SentenceTransformers is a Python framework for state-of-the-art sentence, text and image embeddings.
This is a BentoML example project, demonstrating how to build a sentence embedding inference API server, using a SentenceTransformers model all-MiniLM-L6-v2. See here for a full list of BentoML example projects.
git clone https://github.com/bentoml/BentoSentenceTransformers.git
cd BentoSentenceTransformers
# Recommend Python 3.11
pip install -r requirements.txt
We have defined a BentoML Service in service.py
. Run bentoml serve
in your project directory to start the Service.
$ bentoml serve .
2024-01-18T06:40:53+0800 [INFO] [cli] Prometheus metrics for HTTP BentoServer from "service:SentenceEmbedding" can be accessed at http://localhost:3000/metrics.
2024-01-18T06:40:54+0800 [INFO] [cli] Starting production HTTP BentoServer from "service:SentenceEmbedding" listening on http://localhost:3000 (Press CTRL+C to quit)
Model loaded device: cpu
The server is now active at http://localhost:3000. You can interact with it using the Swagger UI or in other different ways.
CURL
curl -X 'POST' \
'http://localhost:3000/encode' \
-H 'accept: application/json' \
-H 'Content-Type: application/json' \
-d '{
"sentences": [
"hello world"
]
}'
Python client
import bentoml
with bentoml.SyncHTTPClient("http://localhost:3000") as client:
result = client.encode(
sentences=[
"hello world"
],
)
For detailed explanations of the Service code, see Sentence Transformer.

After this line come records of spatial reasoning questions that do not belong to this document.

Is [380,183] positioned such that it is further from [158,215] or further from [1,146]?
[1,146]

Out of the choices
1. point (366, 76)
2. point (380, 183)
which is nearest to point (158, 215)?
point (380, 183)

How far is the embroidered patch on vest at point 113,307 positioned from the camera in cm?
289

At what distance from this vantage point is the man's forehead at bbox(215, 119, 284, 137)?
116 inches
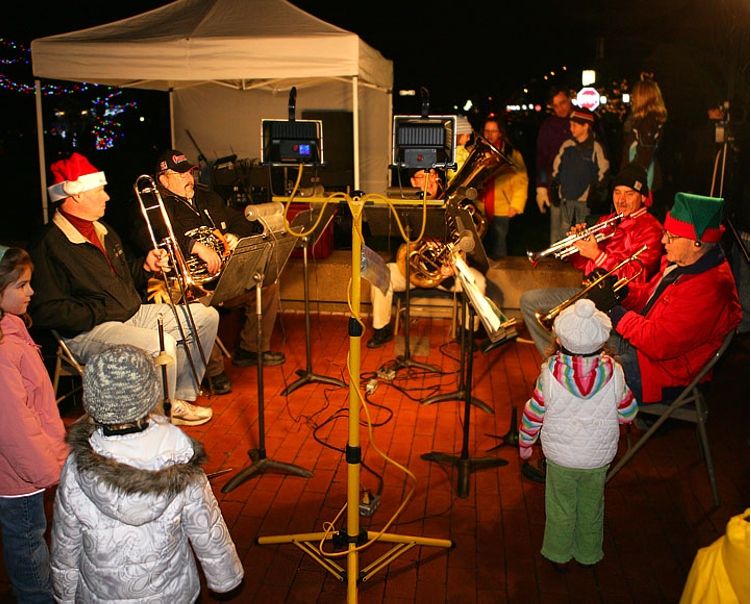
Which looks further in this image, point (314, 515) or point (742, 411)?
point (742, 411)

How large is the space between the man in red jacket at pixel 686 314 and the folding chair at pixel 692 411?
0.08m

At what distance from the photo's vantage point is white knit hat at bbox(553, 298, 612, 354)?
303 centimetres

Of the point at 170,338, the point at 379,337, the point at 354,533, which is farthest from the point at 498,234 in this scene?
the point at 354,533

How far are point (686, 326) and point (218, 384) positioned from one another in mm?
3139

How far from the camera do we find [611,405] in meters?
3.15

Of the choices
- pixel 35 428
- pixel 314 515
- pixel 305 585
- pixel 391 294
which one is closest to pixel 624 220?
pixel 391 294

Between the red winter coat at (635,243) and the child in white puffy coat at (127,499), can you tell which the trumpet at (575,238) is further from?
the child in white puffy coat at (127,499)

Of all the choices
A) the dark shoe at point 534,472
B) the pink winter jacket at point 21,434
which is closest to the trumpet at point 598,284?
the dark shoe at point 534,472

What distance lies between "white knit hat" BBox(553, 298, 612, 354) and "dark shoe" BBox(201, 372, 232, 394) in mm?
2951

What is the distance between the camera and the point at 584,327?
3031 millimetres

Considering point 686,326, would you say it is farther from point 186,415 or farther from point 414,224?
point 186,415

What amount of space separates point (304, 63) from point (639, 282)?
3.34 meters

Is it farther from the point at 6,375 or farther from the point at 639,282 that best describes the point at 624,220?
the point at 6,375

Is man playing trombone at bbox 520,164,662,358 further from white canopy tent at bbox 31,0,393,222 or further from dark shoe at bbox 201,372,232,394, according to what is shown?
dark shoe at bbox 201,372,232,394
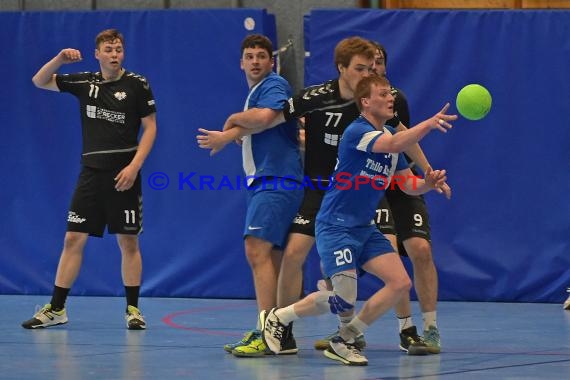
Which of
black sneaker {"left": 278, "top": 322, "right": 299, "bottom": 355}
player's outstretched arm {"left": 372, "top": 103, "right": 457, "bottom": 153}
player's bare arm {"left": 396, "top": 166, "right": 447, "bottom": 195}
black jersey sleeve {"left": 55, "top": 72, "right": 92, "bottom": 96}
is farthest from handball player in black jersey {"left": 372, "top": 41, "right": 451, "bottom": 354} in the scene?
black jersey sleeve {"left": 55, "top": 72, "right": 92, "bottom": 96}

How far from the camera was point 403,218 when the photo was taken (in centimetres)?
791

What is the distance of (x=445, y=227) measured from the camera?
434 inches

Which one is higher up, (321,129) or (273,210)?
(321,129)

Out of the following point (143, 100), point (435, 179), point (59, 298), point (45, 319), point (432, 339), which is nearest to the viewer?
point (435, 179)

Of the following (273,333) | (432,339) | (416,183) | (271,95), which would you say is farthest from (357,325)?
(271,95)

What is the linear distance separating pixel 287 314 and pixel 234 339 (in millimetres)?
1143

After the Service is ready, you can deploy the application to BentoCloud for better management and scalability. Sign up if you haven't got a BentoCloud account.
Make sure you have logged in to BentoCloud, then run the following command to deploy it.
bentoml deploy .
Once the application is up and running on BentoCloud, you can access it via the exposed URL.
Note: For custom deployment in your own infrastructure, use BentoML to generate an OCI-compliant image.